Rewrite the entries below with every "parked car" changed to "stationary vehicle" and nothing else altered. Leave the pictures out of your answer.

-------- Material shown --------

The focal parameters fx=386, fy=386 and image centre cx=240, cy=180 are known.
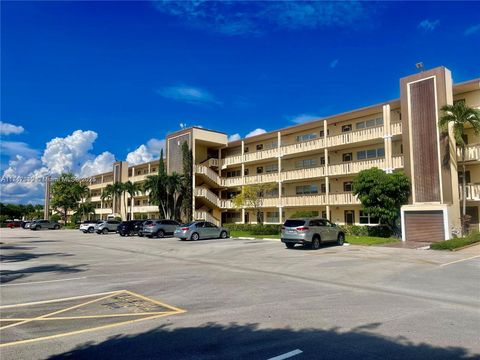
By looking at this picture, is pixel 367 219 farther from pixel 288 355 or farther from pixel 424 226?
pixel 288 355

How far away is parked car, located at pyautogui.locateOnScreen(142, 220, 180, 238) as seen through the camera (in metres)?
34.8

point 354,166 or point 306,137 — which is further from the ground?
point 306,137

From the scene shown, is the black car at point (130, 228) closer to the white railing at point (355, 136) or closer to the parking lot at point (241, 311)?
the white railing at point (355, 136)

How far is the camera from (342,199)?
114ft

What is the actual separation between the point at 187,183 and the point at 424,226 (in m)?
26.9

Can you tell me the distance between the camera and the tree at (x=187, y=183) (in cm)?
4541

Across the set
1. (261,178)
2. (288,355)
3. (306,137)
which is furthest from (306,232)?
(261,178)

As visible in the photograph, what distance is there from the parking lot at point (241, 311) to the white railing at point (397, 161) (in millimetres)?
16655

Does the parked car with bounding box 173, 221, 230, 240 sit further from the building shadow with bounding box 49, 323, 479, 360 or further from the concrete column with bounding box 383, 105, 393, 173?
the building shadow with bounding box 49, 323, 479, 360

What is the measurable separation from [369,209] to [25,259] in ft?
74.5

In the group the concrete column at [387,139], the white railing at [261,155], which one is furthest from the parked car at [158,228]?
the concrete column at [387,139]

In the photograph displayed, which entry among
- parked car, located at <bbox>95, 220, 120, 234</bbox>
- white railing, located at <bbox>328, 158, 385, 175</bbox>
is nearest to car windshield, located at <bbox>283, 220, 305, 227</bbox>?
white railing, located at <bbox>328, 158, 385, 175</bbox>

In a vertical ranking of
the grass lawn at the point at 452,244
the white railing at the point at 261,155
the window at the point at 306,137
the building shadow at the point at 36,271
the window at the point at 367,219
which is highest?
the window at the point at 306,137

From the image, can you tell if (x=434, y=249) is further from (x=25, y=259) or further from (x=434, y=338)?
(x=25, y=259)
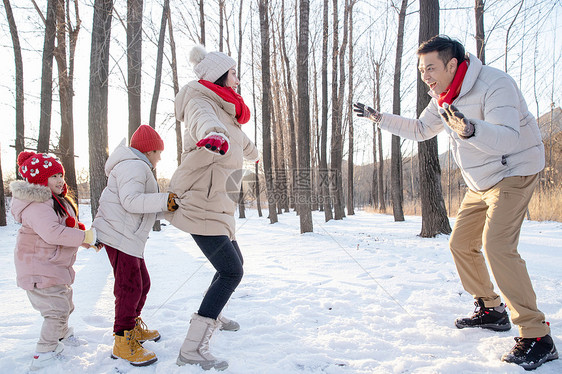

--------

Solution to this task >>
The focal parameters fx=386, fy=386 and image centre cx=240, cy=180 are known.
By looking at this picture, is pixel 367 219 farther from pixel 288 355 or farther from pixel 424 226?
pixel 288 355

How far away is stationary vehicle, located at pyautogui.locateOnScreen(142, 220, 180, 238) as seen through the camera (in metres)?
34.8

point 354,166 or point 306,137 — which is further from the ground?
point 306,137

From the scene shown, is the black car at point (130, 228) closer to the white railing at point (355, 136) or closer to the parking lot at point (241, 311)?
the white railing at point (355, 136)

How far is the camera from (342,199)?
114ft

What is the actual separation between the point at 187,183 and the point at 424,226 (in m)?
26.9

Can you tell me the distance between the camera and the tree at (x=187, y=183) (in cm)?
4541

Across the set
1. (261,178)
2. (288,355)
3. (306,137)
which is furthest from (306,232)?
(261,178)

As visible in the photograph, what distance is there from the parking lot at point (241, 311) to the white railing at point (397, 161) (in millimetres)?
16655

Does the stationary vehicle with bounding box 173, 221, 230, 240 sit further from the building shadow with bounding box 49, 323, 479, 360 or further from the concrete column with bounding box 383, 105, 393, 173?
the building shadow with bounding box 49, 323, 479, 360

What is the measurable separation from [369,209] to [25,259] in ft?
74.5

In the group the concrete column at [387,139], the white railing at [261,155], which one is furthest from the stationary vehicle at [158,228]?
the concrete column at [387,139]

In the photograph displayed, which entry among
- stationary vehicle, located at <bbox>95, 220, 120, 234</bbox>
- white railing, located at <bbox>328, 158, 385, 175</bbox>
is nearest to car windshield, located at <bbox>283, 220, 305, 227</bbox>?
white railing, located at <bbox>328, 158, 385, 175</bbox>

In a vertical ranking of
the grass lawn at the point at 452,244
the white railing at the point at 261,155
the window at the point at 306,137
the building shadow at the point at 36,271
the window at the point at 367,219
which is highest?
the window at the point at 306,137

From the image, can you tell if (x=434, y=249) is further from (x=25, y=259) or further from (x=434, y=338)?
(x=25, y=259)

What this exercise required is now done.